WRITTEN INSTRUCTION A:
Answer these questions from the forum thread, one answer per line and marked the same way:
(i) What model is the dealer's floor model?
(ii) What brand of furnace is in the first poster's basement now?
(iii) According to Tennman, what did the Hardy owners comment on?

TEXT:
┌────────
# Hardy KB 125 gasser, any input?



## jrod770 (Dec 27, 2014)

I am all over the place with trying to make a decision on what system to put in for the house.  I have been thinking indoor gasser located in the garage all along.  Then yesterday I stopped and talked to the local Hardy dealer.  He has a new KB 125, which is the EPA new phase 2 gasification unit, that is his floor model.  He is willing to sell it for a greatly reduced price, although it does have a large scratch on it, but cosmetics don't concern me.  It it brand new, has never been installed, and was just used in his showroom and at an expo he went to.  Anyhow, the price he gave me for this unit is less than the Varm that I was considering.  Also this is a complete unit, except for tubing and a heat exchanger for atop the furnace, no need for storage tanks and expansion tanks.  I am curious though as to how much this thing will consume as opposed to an indoor gasser. Does anyone have any experience, I have not been able to find any info yet, maybe because the units are new and not enough on the market yet.  This dealer I am talking to has yet to install one.  His claim is that the new unit will burn half of what the old unit burns and that the new unit will burn less than my current Clayton furnace in my basement.  What are your thoughts???


----------



## Fred61 (Dec 27, 2014)

Are you ready to be the first one? Is he selling the floor model of the unit that has generated no interest and will not be offering it going forward as part of his lineup?


----------



## Tennman (Dec 27, 2014)

Was planning on a Hardy before I found this site. All the Hardy owners I spoke with loved their boilers, had them for a lot of years, but commented on burning a lot of wood. Lots of Hardy's in our area and the company seems to have an excellent reputation, but sorry, nothing else to add.


----------



## jrod770 (Dec 27, 2014)
└────────
ENTRIES SHOWN:
┌────────
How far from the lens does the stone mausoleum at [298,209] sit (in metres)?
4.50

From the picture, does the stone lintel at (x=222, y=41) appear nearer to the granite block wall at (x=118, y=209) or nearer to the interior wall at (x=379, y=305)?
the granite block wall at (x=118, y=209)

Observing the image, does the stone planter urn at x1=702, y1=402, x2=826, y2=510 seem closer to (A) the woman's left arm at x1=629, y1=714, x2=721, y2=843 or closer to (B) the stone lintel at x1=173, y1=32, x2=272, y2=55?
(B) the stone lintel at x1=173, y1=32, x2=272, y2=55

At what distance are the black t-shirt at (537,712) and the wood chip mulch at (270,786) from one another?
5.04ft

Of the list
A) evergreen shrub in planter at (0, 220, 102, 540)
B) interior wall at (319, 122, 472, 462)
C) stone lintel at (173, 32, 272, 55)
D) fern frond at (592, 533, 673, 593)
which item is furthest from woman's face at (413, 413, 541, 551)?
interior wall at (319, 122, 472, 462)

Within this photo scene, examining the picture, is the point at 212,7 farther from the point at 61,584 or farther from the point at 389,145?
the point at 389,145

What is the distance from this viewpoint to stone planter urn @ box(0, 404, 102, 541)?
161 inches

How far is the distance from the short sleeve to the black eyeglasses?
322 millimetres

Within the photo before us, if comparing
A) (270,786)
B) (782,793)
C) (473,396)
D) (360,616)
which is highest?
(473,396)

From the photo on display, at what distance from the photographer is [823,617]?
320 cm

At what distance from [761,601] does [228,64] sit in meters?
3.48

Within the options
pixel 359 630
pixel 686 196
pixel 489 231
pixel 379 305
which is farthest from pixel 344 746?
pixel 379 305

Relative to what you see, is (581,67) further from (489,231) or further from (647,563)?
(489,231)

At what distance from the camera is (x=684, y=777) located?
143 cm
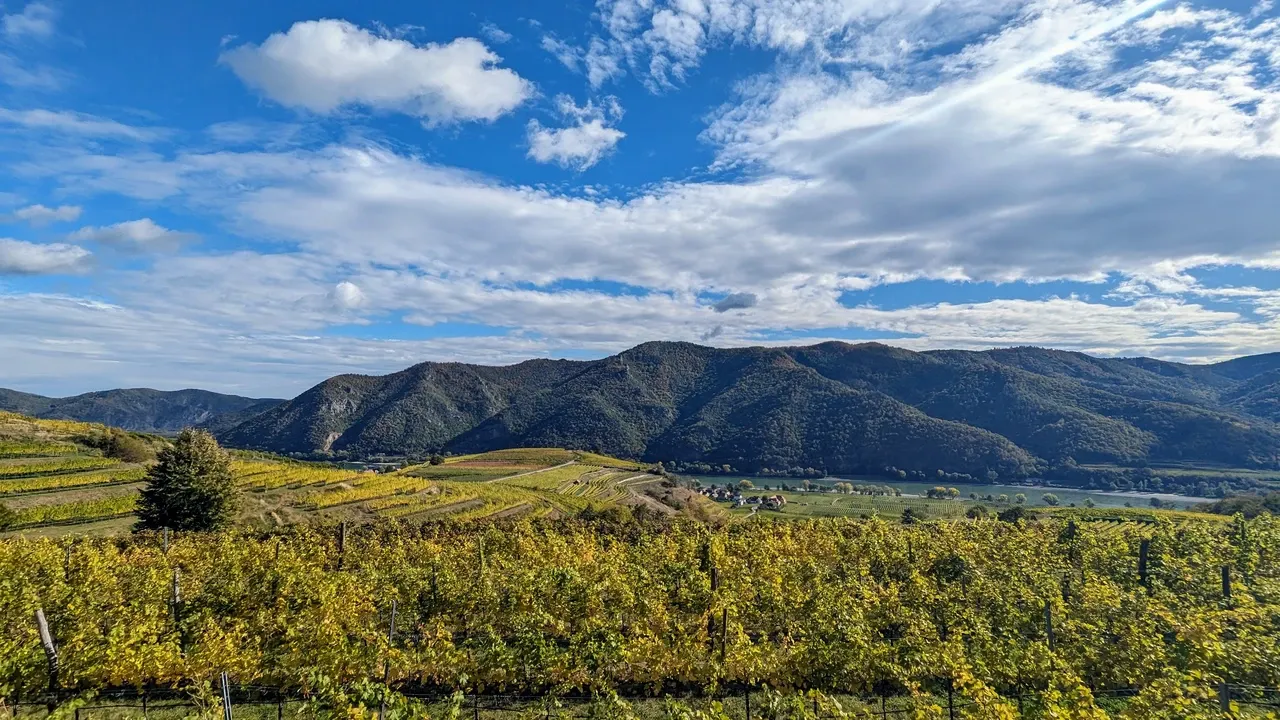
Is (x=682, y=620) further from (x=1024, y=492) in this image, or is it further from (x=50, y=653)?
(x=1024, y=492)

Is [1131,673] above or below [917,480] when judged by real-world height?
above

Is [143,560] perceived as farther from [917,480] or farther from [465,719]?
[917,480]

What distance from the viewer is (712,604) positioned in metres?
22.1

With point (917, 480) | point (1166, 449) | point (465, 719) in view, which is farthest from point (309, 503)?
point (1166, 449)

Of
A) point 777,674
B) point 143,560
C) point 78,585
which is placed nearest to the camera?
point 777,674

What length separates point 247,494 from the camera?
52250mm

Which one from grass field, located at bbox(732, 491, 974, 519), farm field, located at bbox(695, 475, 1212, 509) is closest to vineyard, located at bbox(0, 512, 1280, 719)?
grass field, located at bbox(732, 491, 974, 519)

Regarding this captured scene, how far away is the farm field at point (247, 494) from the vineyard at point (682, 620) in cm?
1458

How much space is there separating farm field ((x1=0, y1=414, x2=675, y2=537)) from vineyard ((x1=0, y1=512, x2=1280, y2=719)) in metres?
14.6

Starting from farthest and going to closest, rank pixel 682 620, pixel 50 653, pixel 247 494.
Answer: pixel 247 494
pixel 682 620
pixel 50 653

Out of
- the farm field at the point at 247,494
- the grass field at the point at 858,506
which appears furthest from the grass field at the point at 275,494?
the grass field at the point at 858,506

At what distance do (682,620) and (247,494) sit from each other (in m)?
47.3

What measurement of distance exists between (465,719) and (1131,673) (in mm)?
19428

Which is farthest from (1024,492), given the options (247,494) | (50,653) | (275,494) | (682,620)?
(50,653)
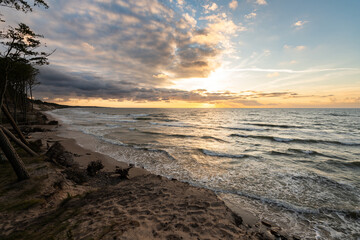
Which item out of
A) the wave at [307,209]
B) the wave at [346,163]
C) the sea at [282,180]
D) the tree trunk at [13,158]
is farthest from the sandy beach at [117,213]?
└────────
WRITTEN INSTRUCTION B:
Turn the part of the listing that opens with the line containing "What length separates" and runs through the end of the listing into a numbered list. Leave out blank lines and the pictures.

CORRECT OUTPUT A:
(i) The Hardy KB 125.
(ii) Clayton.
(iii) Burning a lot of wood.

CORRECT OUTPUT B:
1. What length separates point 247,494 from the camera?
2. 52250mm
3. Which one from grass field, located at bbox(732, 491, 974, 519), farm field, located at bbox(695, 475, 1212, 509) is closest to vineyard, located at bbox(0, 512, 1280, 719)?
4. grass field, located at bbox(732, 491, 974, 519)
5. Regarding this captured scene, how far away is the farm field at point (247, 494) from the vineyard at point (682, 620) in cm?
6. 1458
7. How much space is there separating farm field ((x1=0, y1=414, x2=675, y2=537)) from vineyard ((x1=0, y1=512, x2=1280, y2=719)) in metres?
8. 14.6
9. Starting from farthest and going to closest, rank pixel 682 620, pixel 50 653, pixel 247 494.
10. Answer: pixel 247 494
11. pixel 682 620
12. pixel 50 653
13. Out of
14. - the farm field at the point at 247,494
15. - the grass field at the point at 858,506
16. which appears furthest from the grass field at the point at 275,494?
17. the grass field at the point at 858,506
18. At what distance do (682,620) and (247,494) sit from each other (in m)?
19. 47.3
20. What measurement of distance exists between (465,719) and (1131,673) (in mm)?
21. 19428
22. Which is farthest from (1024,492), given the options (247,494) | (50,653) | (275,494) | (682,620)?
23. (50,653)
24. Which item out of
25. A) the wave at [307,209]
26. B) the wave at [346,163]
27. C) the sea at [282,180]
28. D) the tree trunk at [13,158]
29. is farthest from the sandy beach at [117,213]?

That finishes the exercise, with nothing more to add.